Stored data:
__________

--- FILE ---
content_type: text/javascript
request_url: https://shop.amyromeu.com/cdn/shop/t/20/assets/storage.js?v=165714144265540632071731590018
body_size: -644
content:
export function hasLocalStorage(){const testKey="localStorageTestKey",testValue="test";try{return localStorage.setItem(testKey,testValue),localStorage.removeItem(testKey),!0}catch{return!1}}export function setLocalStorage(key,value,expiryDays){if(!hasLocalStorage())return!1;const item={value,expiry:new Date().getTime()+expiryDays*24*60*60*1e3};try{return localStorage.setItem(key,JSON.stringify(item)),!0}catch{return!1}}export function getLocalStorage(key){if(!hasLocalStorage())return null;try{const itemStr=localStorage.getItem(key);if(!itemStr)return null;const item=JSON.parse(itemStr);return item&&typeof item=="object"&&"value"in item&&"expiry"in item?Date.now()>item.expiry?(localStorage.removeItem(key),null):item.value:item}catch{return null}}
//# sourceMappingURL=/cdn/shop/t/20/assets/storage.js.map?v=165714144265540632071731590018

__________

The records above need to be retyped in full, exactly as given.

--- FILE ---
content_type: text/javascript
request_url: https://shop.amyromeu.com/cdn/shop/t/20/assets/storage.js?v=165714144265540632071731590018
body_size: -644
content:
export function hasLocalStorage(){const testKey="localStorageTestKey",testValue="test";try{return localStorage.setItem(testKey,testValue),localStorage.removeItem(testKey),!0}catch{return!1}}export function setLocalStorage(key,value,expiryDays){if(!hasLocalStorage())return!1;const item={value,expiry:new Date().getTime()+expiryDays*24*60*60*1e3};try{return localStorage.setItem(key,JSON.stringify(item)),!0}catch{return!1}}export function getLocalStorage(key){if(!hasLocalStorage())return null;try{const itemStr=localStorage.getItem(key);if(!itemStr)return null;const item=JSON.parse(itemStr);return item&&typeof item=="object"&&"value"in item&&"expiry"in item?Date.now()>item.expiry?(localStorage.removeItem(key),null):item.value:item}catch{return null}}
//# sourceMappingURL=/cdn/shop/t/20/assets/storage.js.map?v=165714144265540632071731590018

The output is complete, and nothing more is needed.